Note that because the dissemination of poisons has made them virtually ubiquitous, there is no normal—that is, no unexposed group—for comparison in any study. Only elimination studies can be effective. Note also that recovery takes years, not days.
Outcome Definition
Cases of the emerging epidemics, especially ME/CFS (now subsumed by CAP), are notoriously difficult to count as they may present differently depending on poison cocktail, metabolism of poisons, end-organ sensitivity, and loss of tolerance.

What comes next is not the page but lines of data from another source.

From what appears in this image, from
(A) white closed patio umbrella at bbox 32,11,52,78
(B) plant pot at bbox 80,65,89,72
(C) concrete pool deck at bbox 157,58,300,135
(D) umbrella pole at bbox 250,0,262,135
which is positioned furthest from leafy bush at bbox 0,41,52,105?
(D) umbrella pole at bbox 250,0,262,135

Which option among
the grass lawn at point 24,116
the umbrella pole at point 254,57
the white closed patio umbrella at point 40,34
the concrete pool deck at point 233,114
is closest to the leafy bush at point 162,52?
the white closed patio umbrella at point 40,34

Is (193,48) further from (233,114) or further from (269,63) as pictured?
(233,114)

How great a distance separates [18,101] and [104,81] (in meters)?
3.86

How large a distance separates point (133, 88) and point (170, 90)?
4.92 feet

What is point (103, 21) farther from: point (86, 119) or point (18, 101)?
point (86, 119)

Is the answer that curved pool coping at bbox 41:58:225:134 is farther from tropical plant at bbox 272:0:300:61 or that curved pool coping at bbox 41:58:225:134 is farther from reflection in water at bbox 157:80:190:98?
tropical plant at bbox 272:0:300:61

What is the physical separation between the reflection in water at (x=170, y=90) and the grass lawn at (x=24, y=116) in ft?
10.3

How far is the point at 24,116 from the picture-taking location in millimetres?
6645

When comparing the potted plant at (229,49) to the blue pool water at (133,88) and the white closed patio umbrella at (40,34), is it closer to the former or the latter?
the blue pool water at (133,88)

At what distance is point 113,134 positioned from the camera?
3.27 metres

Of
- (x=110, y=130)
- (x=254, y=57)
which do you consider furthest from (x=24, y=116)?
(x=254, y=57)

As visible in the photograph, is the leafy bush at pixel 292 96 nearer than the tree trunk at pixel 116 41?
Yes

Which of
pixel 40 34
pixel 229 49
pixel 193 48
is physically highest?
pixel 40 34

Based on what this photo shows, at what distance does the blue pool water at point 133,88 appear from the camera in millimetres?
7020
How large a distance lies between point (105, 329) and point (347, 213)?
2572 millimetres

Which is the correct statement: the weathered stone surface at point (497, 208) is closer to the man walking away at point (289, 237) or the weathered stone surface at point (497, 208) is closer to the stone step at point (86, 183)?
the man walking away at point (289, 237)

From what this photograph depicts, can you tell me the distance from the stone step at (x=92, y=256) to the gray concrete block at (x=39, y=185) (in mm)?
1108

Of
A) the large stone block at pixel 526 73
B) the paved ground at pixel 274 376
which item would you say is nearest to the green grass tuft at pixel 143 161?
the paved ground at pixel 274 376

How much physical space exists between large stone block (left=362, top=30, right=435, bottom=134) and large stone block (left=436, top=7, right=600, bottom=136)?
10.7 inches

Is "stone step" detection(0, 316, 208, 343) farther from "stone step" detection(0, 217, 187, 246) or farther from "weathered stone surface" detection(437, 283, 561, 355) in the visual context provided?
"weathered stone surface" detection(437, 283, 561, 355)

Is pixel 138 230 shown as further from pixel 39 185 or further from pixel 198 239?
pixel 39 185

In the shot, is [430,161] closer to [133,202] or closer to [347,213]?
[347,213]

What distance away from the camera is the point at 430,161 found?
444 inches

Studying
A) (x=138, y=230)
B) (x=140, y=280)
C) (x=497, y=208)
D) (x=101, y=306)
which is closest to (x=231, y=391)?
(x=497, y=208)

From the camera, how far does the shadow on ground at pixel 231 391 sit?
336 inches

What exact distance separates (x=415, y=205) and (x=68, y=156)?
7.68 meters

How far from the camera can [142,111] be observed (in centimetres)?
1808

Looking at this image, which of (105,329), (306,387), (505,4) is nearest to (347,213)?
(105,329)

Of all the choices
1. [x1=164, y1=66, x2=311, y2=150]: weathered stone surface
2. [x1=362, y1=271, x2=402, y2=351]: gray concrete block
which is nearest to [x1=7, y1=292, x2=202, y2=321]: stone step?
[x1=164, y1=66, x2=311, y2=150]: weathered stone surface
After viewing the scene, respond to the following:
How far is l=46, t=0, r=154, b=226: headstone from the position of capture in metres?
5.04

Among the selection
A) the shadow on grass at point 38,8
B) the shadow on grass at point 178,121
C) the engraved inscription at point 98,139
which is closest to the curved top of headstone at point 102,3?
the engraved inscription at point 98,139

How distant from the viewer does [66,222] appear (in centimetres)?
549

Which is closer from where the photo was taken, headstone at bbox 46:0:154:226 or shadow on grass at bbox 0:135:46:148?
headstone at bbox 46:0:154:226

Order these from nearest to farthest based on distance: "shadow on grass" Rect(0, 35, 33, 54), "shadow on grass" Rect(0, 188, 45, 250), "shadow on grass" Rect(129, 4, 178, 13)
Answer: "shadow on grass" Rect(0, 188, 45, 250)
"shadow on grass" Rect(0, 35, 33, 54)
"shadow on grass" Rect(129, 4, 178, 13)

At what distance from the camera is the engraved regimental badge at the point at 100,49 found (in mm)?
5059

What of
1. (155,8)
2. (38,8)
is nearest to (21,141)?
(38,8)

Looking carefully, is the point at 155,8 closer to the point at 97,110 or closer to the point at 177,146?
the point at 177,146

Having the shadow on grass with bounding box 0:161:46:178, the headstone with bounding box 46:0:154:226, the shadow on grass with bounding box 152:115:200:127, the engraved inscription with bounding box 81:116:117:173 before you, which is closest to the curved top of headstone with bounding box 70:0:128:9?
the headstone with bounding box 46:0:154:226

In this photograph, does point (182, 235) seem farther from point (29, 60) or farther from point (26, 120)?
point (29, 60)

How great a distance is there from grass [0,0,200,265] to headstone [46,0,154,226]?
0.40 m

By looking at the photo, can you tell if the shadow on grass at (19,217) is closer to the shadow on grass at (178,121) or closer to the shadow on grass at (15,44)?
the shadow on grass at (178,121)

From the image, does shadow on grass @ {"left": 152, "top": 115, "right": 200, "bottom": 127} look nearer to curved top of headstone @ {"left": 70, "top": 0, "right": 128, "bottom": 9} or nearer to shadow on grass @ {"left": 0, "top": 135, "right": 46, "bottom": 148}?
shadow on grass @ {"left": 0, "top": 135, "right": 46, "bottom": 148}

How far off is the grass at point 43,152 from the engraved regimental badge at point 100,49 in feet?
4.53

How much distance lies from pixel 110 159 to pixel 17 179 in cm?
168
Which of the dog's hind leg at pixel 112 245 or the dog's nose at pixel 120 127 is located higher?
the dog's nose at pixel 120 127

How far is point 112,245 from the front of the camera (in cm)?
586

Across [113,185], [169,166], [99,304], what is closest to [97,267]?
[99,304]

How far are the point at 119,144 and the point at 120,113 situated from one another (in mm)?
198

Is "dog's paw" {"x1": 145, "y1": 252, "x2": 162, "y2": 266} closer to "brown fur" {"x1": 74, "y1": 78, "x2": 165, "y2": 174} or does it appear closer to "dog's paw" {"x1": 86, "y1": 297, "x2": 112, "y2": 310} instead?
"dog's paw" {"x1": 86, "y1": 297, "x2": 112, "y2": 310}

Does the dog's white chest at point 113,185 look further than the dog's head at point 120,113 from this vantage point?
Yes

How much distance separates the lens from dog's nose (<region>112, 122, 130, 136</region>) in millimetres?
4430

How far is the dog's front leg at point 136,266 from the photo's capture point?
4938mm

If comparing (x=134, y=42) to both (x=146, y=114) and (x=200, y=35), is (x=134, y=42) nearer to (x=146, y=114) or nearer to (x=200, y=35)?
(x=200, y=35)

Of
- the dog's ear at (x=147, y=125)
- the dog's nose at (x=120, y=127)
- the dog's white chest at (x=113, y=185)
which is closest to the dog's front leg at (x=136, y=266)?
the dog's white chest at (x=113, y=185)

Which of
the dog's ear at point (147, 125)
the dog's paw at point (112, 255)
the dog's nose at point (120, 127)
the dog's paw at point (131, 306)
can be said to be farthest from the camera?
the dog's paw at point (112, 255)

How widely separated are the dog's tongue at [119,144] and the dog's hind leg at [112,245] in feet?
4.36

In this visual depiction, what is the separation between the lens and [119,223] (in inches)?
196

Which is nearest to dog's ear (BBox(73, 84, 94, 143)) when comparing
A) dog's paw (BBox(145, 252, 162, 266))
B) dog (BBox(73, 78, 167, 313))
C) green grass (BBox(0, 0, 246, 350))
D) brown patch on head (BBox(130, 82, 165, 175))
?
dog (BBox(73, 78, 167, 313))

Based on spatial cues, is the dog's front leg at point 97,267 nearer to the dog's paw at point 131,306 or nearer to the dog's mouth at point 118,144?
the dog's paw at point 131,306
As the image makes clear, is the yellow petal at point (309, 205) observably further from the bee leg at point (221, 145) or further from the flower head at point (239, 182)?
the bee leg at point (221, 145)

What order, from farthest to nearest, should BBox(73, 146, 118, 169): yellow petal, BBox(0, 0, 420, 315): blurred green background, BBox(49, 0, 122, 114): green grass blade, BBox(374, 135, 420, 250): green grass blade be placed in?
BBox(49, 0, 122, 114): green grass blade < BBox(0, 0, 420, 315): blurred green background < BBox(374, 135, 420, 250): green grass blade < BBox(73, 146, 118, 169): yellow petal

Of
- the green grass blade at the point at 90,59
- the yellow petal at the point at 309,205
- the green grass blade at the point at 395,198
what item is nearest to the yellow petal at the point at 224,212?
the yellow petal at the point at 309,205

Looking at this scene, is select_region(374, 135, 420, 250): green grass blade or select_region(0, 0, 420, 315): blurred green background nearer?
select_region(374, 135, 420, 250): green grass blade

As per Ziem and McTanney[25], “multiple overlapping disorders” relate to a wide spectrum of poisons and a variety of process of “injury” such as: “neurogenic inflammation,” “kindling and time-dependent sensitization”, “impaired porphyrin metabolism” and “immune activation.” Given the repurposing of neurotoxic agents of biological warfare for application to crops and the widespread contamination of croplands and foods, neurotoxicity and related injury to organ function and structure begs examination. However, there is no reason to believe that cancer, obesity, cirrhosis, and other end-stage diseases are not catalyzed by chemical exposures. Self-report and clinical diagnosis with case series and N-of-1 interventions to arrest or reverse damage should be offered without delay. Note that there is no gold standard that can be used to form treatment groups for study, and there may never be one.